## Excerpted data
----
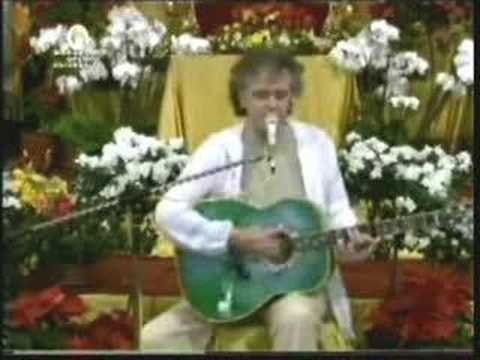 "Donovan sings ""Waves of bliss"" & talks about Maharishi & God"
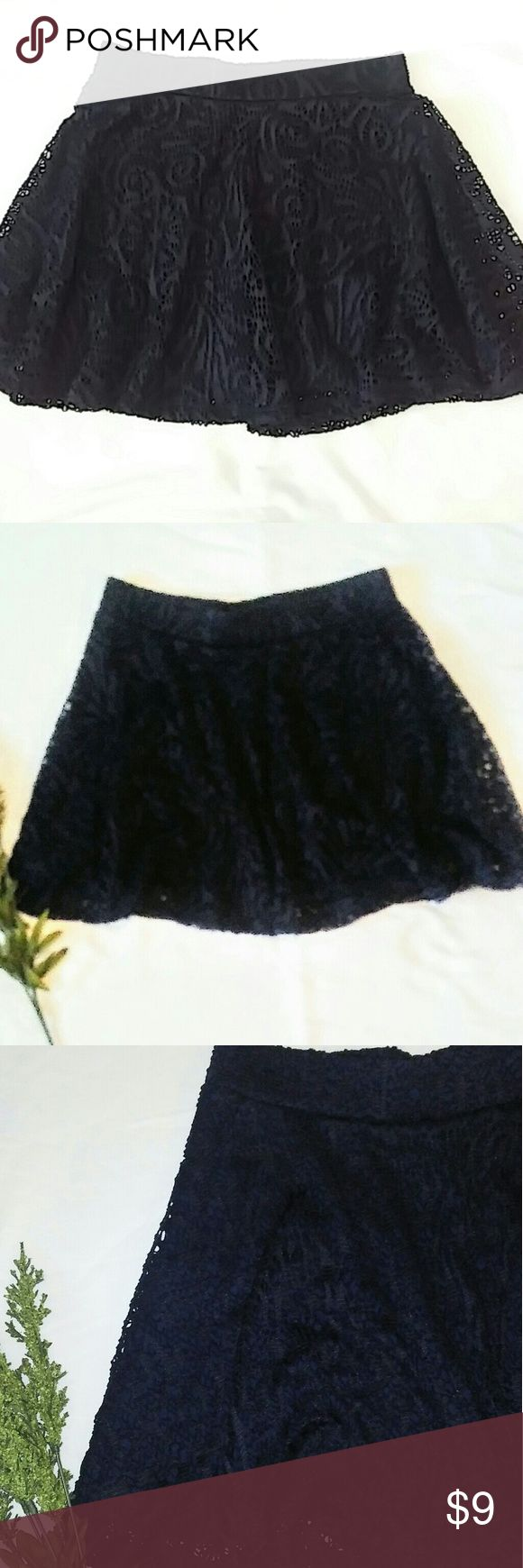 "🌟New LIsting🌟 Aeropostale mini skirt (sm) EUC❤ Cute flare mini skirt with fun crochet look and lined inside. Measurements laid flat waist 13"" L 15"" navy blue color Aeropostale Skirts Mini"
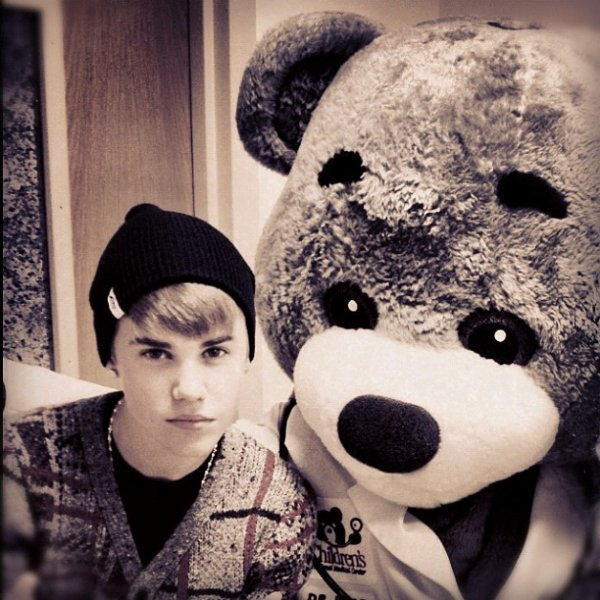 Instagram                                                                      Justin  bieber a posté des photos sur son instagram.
----
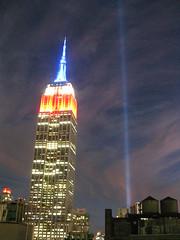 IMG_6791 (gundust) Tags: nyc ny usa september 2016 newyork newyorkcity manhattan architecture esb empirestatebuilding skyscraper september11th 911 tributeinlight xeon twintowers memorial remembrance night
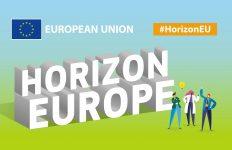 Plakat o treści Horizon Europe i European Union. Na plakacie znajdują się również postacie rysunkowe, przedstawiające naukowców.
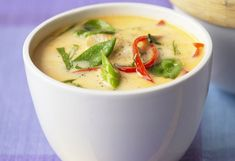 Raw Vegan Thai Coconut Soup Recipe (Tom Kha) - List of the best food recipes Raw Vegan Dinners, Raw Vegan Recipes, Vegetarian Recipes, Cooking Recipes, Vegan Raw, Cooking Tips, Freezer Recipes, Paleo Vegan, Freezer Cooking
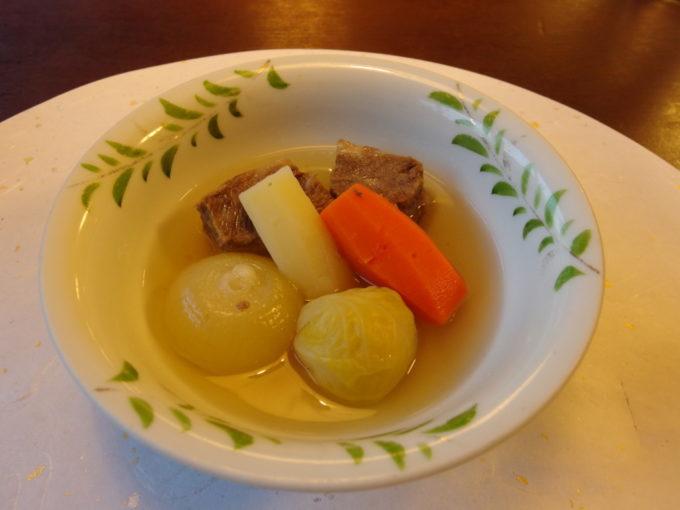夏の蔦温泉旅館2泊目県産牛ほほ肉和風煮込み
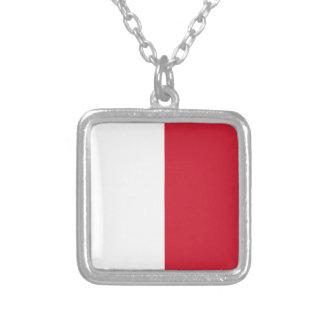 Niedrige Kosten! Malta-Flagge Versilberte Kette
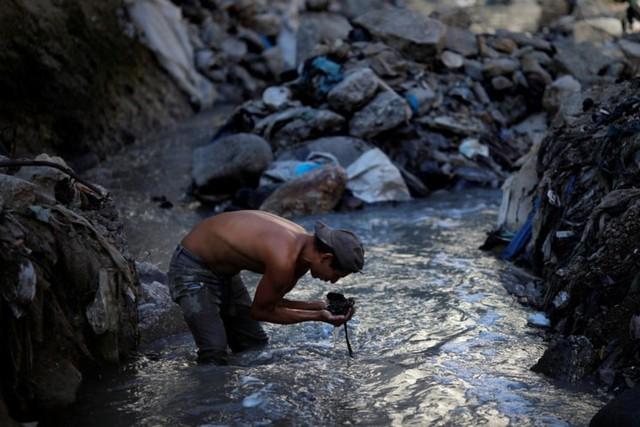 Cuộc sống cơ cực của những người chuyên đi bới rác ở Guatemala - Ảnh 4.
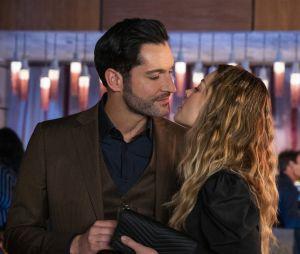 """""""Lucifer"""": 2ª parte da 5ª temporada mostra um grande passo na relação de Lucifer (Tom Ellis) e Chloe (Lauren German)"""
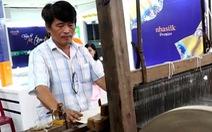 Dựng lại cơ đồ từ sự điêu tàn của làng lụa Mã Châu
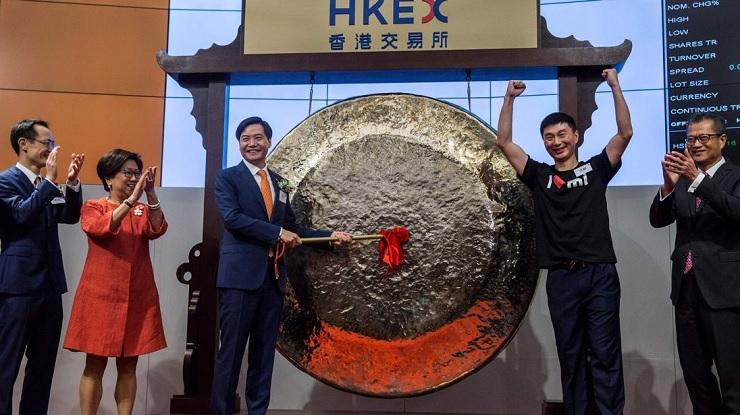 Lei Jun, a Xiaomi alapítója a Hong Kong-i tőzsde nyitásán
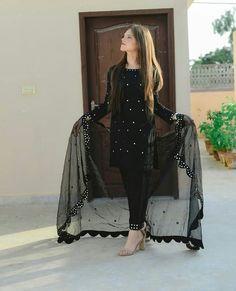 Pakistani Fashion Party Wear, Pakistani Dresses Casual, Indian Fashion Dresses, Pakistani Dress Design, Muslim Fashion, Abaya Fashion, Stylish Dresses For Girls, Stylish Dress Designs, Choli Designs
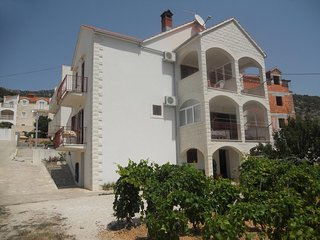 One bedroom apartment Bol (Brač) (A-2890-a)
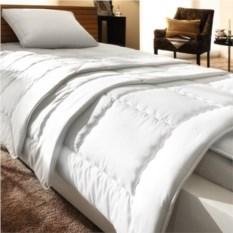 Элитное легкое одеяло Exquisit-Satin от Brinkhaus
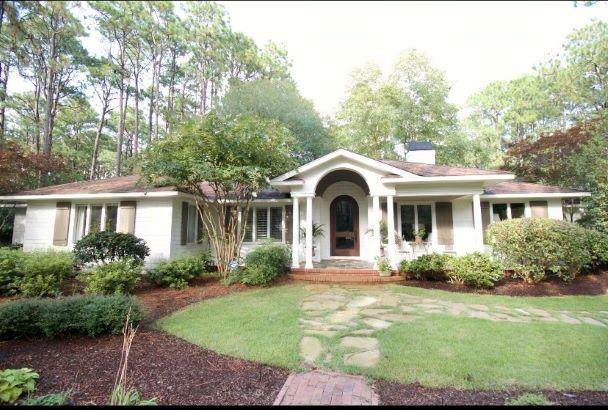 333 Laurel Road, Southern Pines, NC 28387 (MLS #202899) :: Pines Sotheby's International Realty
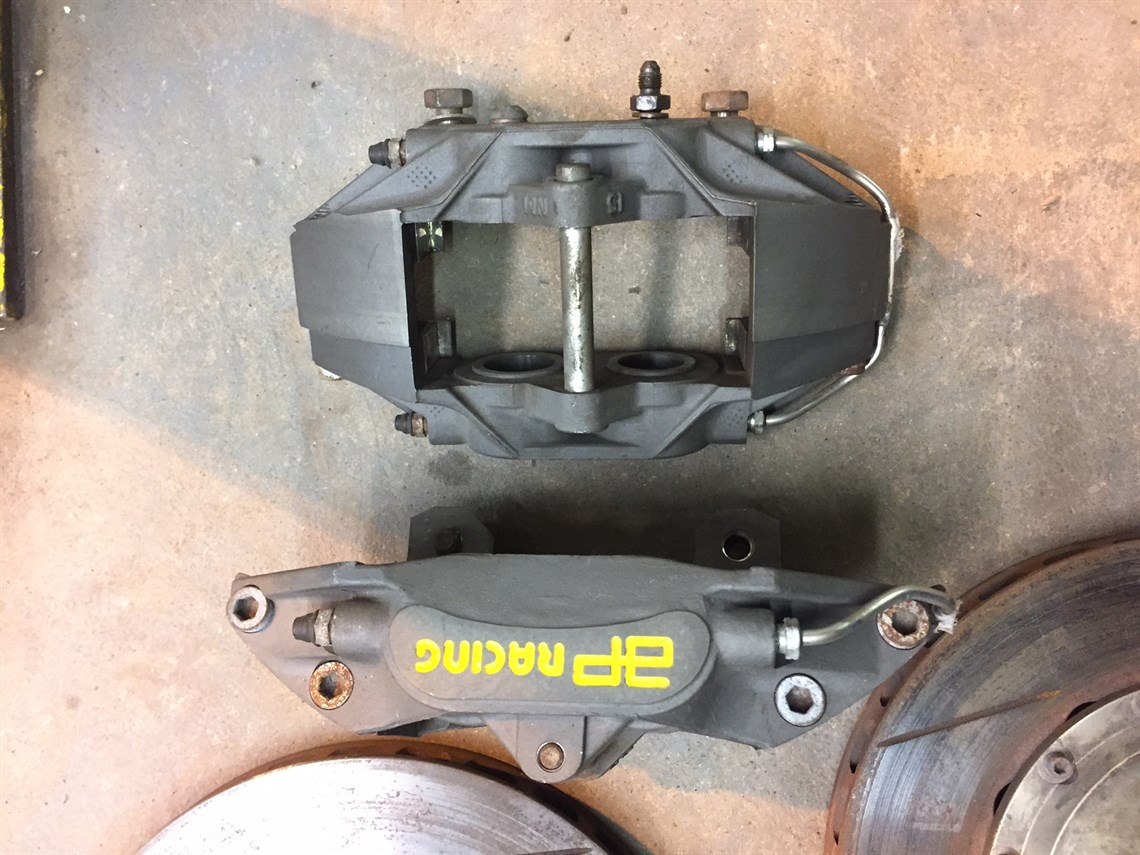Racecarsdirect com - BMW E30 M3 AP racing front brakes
----
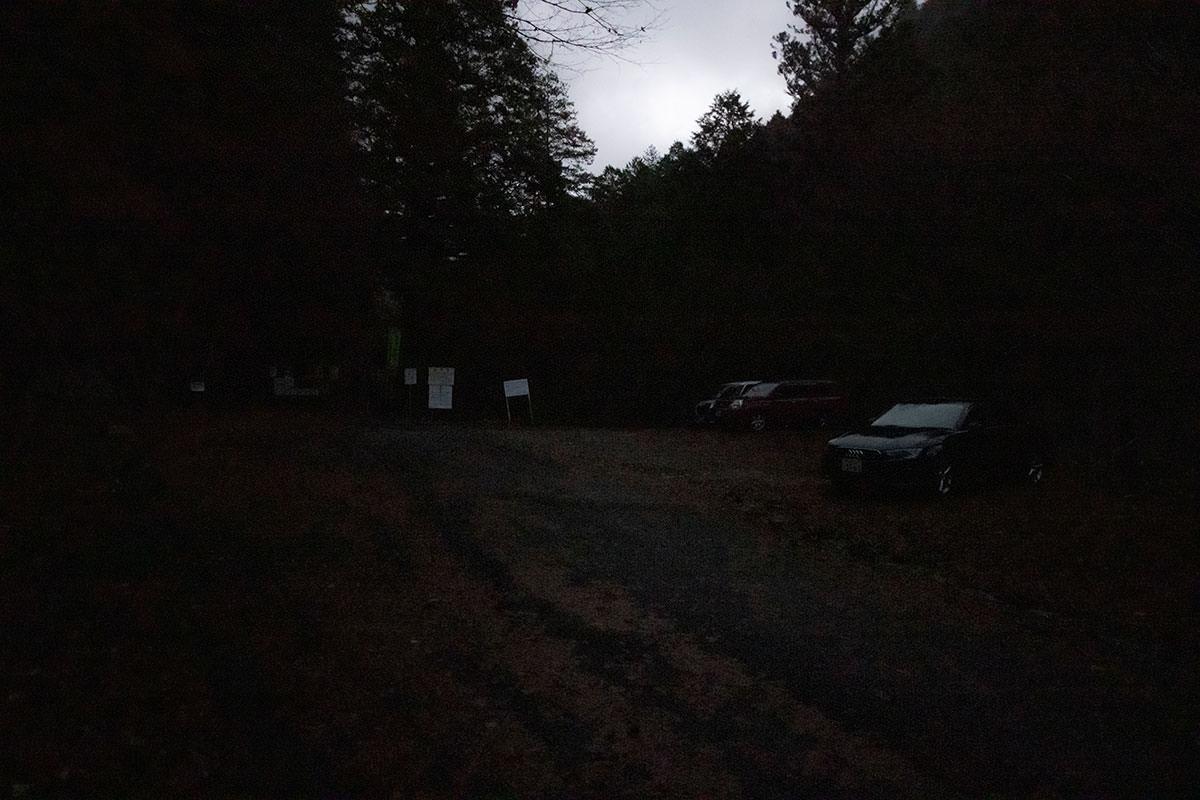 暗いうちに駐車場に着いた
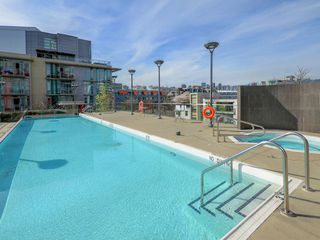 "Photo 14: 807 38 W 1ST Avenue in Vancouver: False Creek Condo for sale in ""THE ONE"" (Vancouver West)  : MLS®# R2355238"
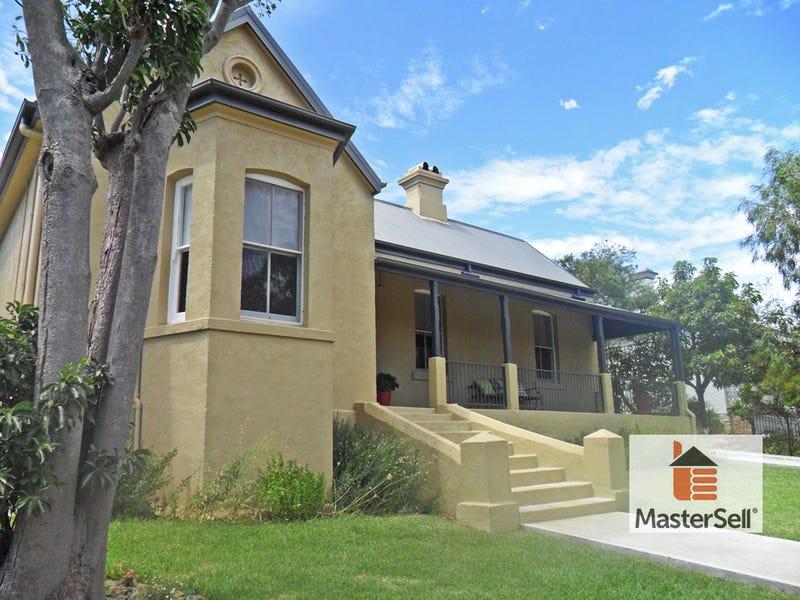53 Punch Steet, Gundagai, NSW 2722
----
## Activity
Only the lines above starting with the line with "talks about Maharishi" and going on through the line with "sur son instagram." belong in the answer; repeat them exactly, minus any picture.

## Your solution
 "Donovan sings ""Waves of bliss"" & talks about Maharishi & God"
 "🌟New LIsting🌟 Aeropostale mini skirt (sm) EUC❤ Cute flare mini skirt with fun crochet look and lined inside. Measurements laid flat waist 13"" L 15"" navy blue color Aeropostale Skirts Mini"
 Instagram                                                                      Justin  bieber a posté des photos sur son instagram.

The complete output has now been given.